*** EXERCISE PASSAGE ***
Since unveiling streaming in 2019, Disney (DIS) has pursued the Netflix (NFLX) strategy and investors expected the stock would gain the associated market premium that Netflix has enjoyed. Instead, in the wake of Netflix's disappointing outlook for subscriber additions, Disney was dragged down to a 14-month low on guilt by association.
Naturally, Disney's stock was apt to see a sympathy move lower, and a more sober assessment of growth prospects for the industry are in order, underscored by the nine downgrades of Netflix on Friday. Still, the decline poses an opportunity to buy Disney's stock on weakness given that the discount from slowing subscriber growth is already baked in.
Wall Street had reassessed some of the growth prospects for the Disney+ streaming service after Disney"s own disappointing outlook last quarter. The digestion phase of a pull-in of users related to the pandemic is ongoing. Yet, with 118 million subscribers, Disney+ is still rolling out internationally, with plans for launches this year in 50 additional countries and another 50 planned for 2023. With the disappointment at Netflix, the Street has renewed concerns about Disney's 2024 subscriber goal of 230 to 260 million.
Disney's park business has yet to find its stride, still hobbled by the pandemic. International parks in Shanghai and Hong Kong have been significantly affected by recent Covid-related business interruptions. Also, cancellations of college sports playoffs have impacted ESPN. Of course, the box office has seen only a partial recovery. Theatrical releases will remain a question mark in upcoming quarters. Disney Cruise Line has seen an increase in bookings since they resumed sailing in July. The newest ship, Disney Wish, is slated to set sail in June -- hopefully well-timed with receding summer pandemic travel issues.
*** End of EXERCISE PASSAGE ***
*** STUDY MATERIAL ***
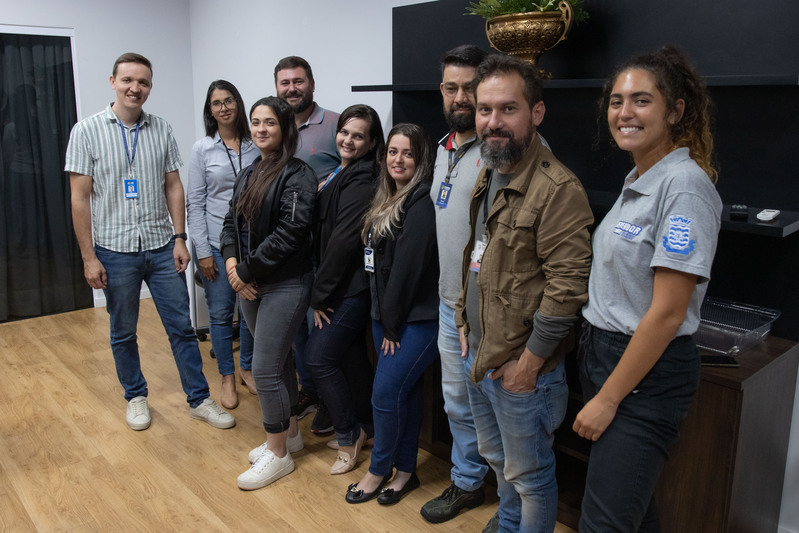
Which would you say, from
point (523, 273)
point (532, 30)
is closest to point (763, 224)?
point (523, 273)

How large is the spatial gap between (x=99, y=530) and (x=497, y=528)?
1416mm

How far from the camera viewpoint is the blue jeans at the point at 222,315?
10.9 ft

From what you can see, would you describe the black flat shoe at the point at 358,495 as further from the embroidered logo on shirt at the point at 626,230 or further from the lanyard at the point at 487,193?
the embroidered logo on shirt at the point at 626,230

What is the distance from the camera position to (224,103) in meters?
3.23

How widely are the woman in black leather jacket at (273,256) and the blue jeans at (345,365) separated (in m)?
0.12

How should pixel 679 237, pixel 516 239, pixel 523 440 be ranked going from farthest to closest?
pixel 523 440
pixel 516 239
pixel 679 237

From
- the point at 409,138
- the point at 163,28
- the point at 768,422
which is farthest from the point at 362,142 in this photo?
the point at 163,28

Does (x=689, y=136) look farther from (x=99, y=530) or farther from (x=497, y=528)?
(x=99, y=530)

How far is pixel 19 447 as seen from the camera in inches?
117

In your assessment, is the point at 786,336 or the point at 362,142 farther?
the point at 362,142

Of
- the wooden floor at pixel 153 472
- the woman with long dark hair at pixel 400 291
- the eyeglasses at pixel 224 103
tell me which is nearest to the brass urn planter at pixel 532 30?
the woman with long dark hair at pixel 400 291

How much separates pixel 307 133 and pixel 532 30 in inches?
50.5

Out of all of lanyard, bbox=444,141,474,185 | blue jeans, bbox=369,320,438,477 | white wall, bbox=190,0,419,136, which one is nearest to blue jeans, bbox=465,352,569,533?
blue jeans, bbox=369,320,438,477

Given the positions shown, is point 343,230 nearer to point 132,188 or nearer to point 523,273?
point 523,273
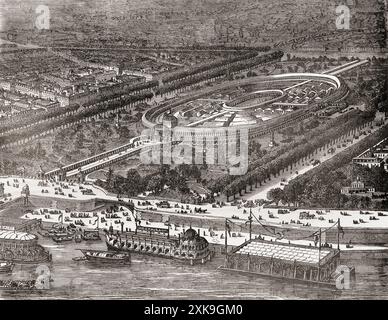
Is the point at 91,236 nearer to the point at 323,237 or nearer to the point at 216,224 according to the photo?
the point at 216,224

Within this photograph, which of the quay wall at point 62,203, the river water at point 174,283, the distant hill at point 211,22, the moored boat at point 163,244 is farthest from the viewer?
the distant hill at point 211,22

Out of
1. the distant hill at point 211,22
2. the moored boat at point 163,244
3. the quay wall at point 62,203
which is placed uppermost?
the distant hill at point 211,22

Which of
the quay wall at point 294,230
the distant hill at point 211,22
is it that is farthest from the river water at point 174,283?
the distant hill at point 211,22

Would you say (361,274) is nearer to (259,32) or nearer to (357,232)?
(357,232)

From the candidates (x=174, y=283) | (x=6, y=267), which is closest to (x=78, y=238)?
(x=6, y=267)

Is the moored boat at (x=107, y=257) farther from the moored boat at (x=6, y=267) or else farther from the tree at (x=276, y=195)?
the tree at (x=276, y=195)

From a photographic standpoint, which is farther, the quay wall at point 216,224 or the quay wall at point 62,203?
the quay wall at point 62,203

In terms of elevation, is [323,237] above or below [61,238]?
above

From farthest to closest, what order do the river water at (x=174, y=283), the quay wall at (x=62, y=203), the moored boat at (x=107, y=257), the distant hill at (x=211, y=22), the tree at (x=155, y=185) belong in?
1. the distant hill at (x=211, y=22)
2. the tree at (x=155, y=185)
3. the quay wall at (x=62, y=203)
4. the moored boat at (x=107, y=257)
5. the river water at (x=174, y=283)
*** End of STUDY MATERIAL ***
• **REQUIRED WORK**:
1. According to the Disney stock commentary, how many subscribers does Disney+ have?
2. Reproduce the part of the Disney stock commentary starting at "Naturally, Disney's stock" and ending at "already baked in.".

• **RESPONSES PER TASK**:
1. 118 million

2.
Naturally, Disney's stock was apt to see a sympathy move lower, and a more sober assessment of growth prospects for the industry are in order, underscored by the nine downgrades of Netflix on Friday. Still, the decline poses an opportunity to buy Disney's stock on weakness given that the discount from slowing subscriber growth is already baked in.